The objective of this study is to solve the missing values issue using statistical imputation, machine learning, and geostatistical techniques to predict proxy values where data values are missing. The sparse data problem may also be obviated by the integration of a 3-D finite-volume basin model, containing estimates of key variables, collocated with reservoir petrophysical well data. A finite-volume of petrophysical, geochemical, and geomechanical properties derived from the finite-volume basin model provide “soft” data where “hard” well data does not exist. Often, the creation of an earth model from sparse data is achieved by the use of a secondary variable such as seismic data, which is not always available and can be expensive to acquire. A finite-volume basin model can be effectively used as a co-variable in place or in addition to seismic, is inexpensive compared to seismic and requires a minimum set of data input which is commonly accessible from public domain sources. The proposed methods of missing value imputation or prediction and collocation of a finite-volume basin model with local petrophysical well data can provide qualitative and quantitative information essential for the generation of a more reliable earth model.

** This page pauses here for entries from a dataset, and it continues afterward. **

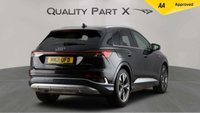 USED 2021 21 AUDI Q4 E-TRON 40 Launch Edition Auto 5dr 82kWh SATNAV,HEATED,VIRTUAL COCKPIT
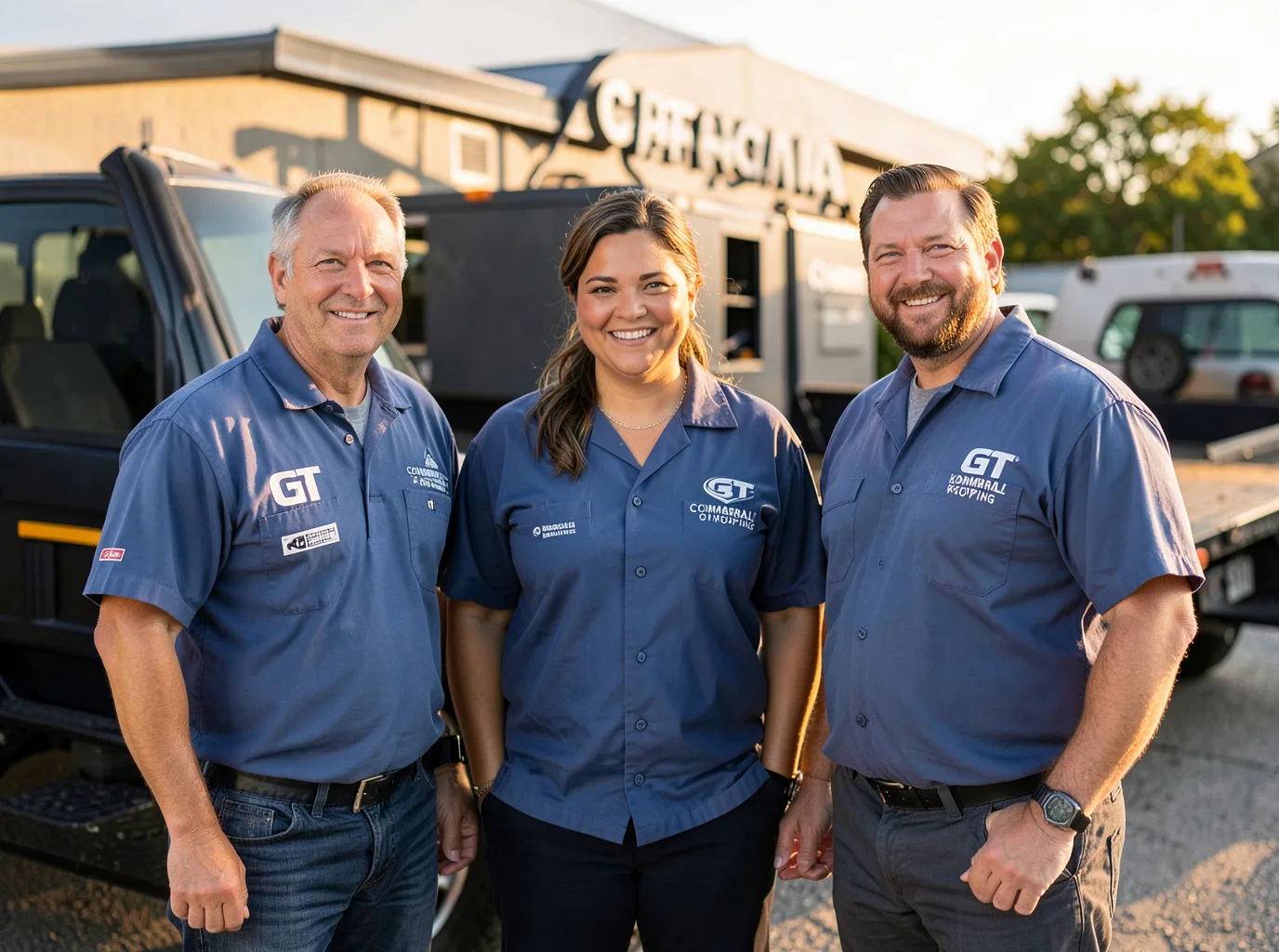 Flat Roof Repair company in College Grove, TN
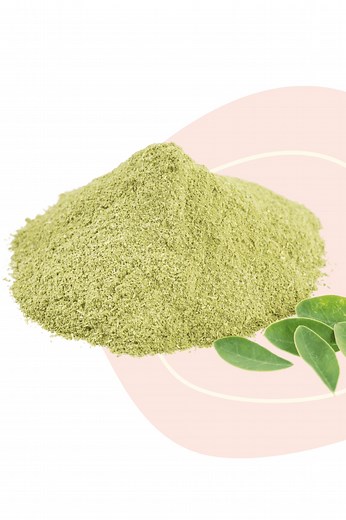 Moringa Powder and its Benefits for Hair Growth!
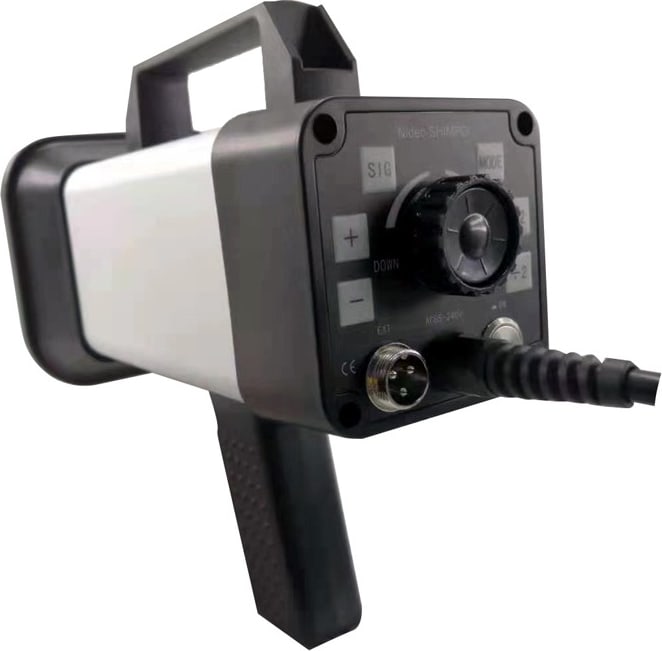 Shimpo DT-311D - Xenon Stroboscope, Universal Power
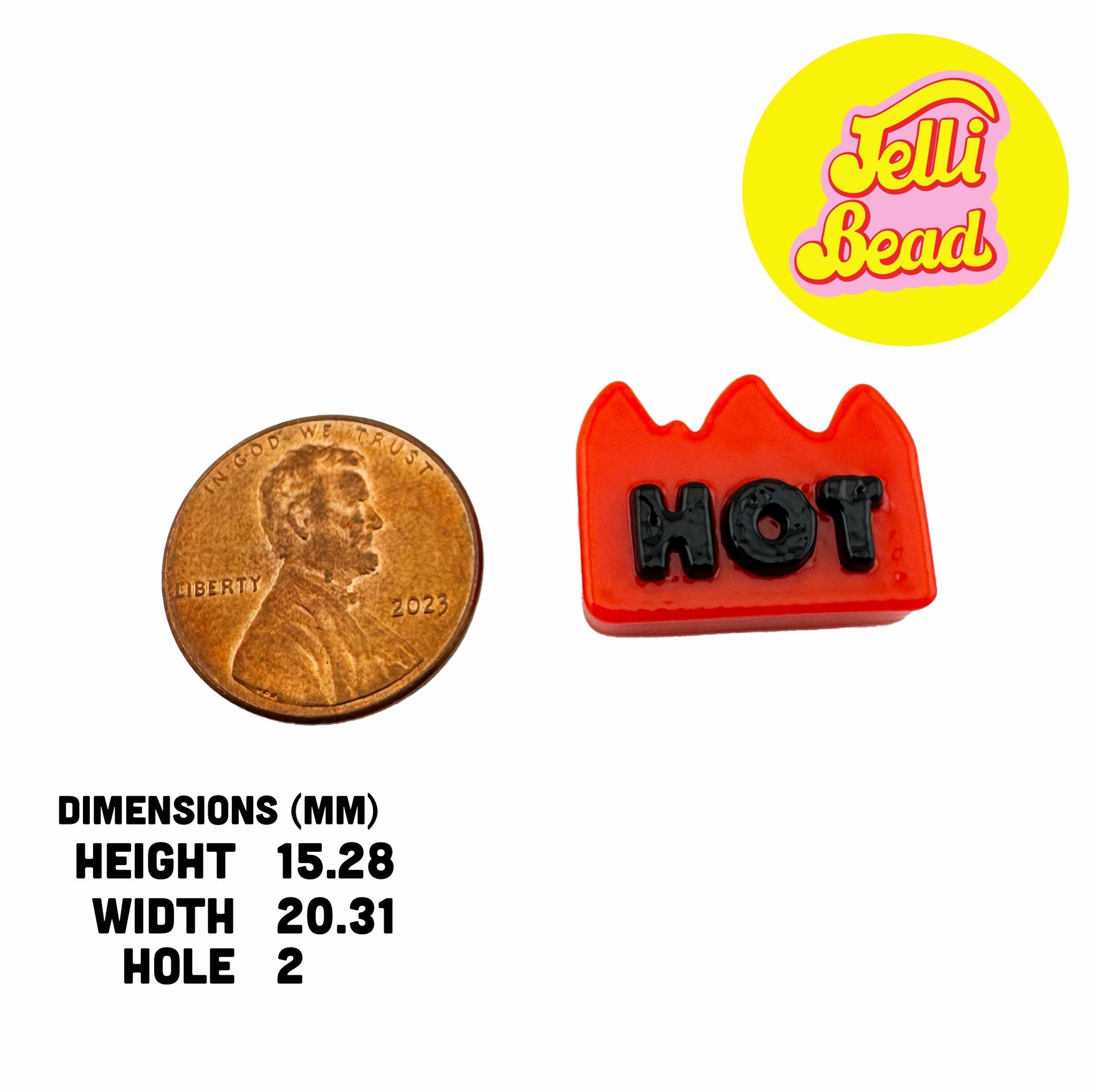 Hot Girl $H1T Beads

Missing values are typically handled by petrophysicists and geostatisticians as a pre-modeling procedure prior to simulation during earth modeling. The time allocated to data preparation far exceeds the amount of time focused on earth modeling. Big data exacerbates this dilemma along with problems associated with missing values and sparse data. The techniques suggested in this thesis are scalable to high performance computing, machine learning, and automated environments, providing an opportunity to reduce the amount of time spent on data quality control and increase earth model reliability.